- Born: February 4, 1944 (age 81) Wichita, Kansas, U.S.

Academic background
- Education: Massachusetts Institute of Technology (BS) University of Michigan (PhD)

Academic work
- Discipline: Mathematics
- Sub-discipline: Mathematical logic Set theory History of logic
- Institutions: Princeton University Penn State York

= John W. Dawson Jr. =

American mathematician

John William Dawson, Jr. (born February 4, 1944) is an American academic who is an emeritus professor of mathematics at Penn State York.

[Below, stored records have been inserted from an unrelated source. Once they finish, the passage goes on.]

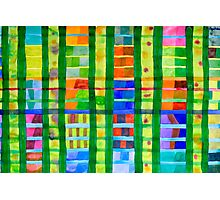 Coloured Fields With Bamboo Photographic Print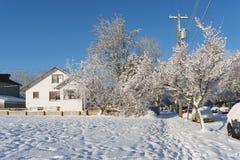 VANCOUVER KANADA, Luty, - 24, 2018: Zima ranek po nocy śnieżnej miecielicy Zachodnia 14th aleja Obraz Royalty Free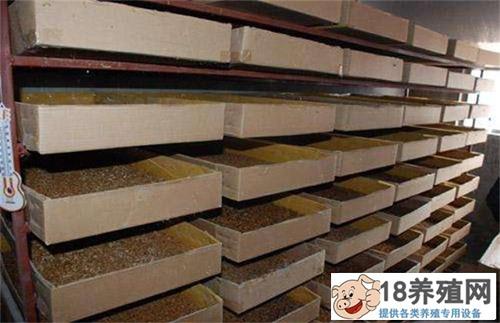 冬季养殖黄粉虫的五点经验(2)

== Early life and education ==
Born in Wichita, Kansas, Dawson attended the Massachusetts Institute of Technology as a National Merit Scholar before earning a doctorate in mathematical logic from the University of Michigan in 1972.

== Career ==
An internationally recognized authority on the life and work of Kurt Gödel, Dawson is the author of numerous articles on axiomatic set theory and the history of modern logic. From 1982 to 1984, he catalogued Gödel's papers at the Institute for Advanced Study. He also served as a co-editor of Gödel's Collected Works. He retired as co-editor-in-chief of the journal History and Philosophy of Logic.

==Books by Dawson==
- John W. Dawson Jr, 1997. Logical Dilemmas: The Life and Work of Kurt Gödel, A. K. Peters, Wellesley, MA, ISBN 1-56881-256-6
- John W. Dawson Jr, 2015. Why Prove it Again? Alternative Proofs in Mathematical Practice, Springer, Chaim, ISBN 978-3-319-17367-2

==Additional publications==
- Dawson, John W. Jr. The published work of Kurt Gödel: an annotated bibliography. Notre Dame J. Formal Logic 24 (1983), no. 2, 255–284.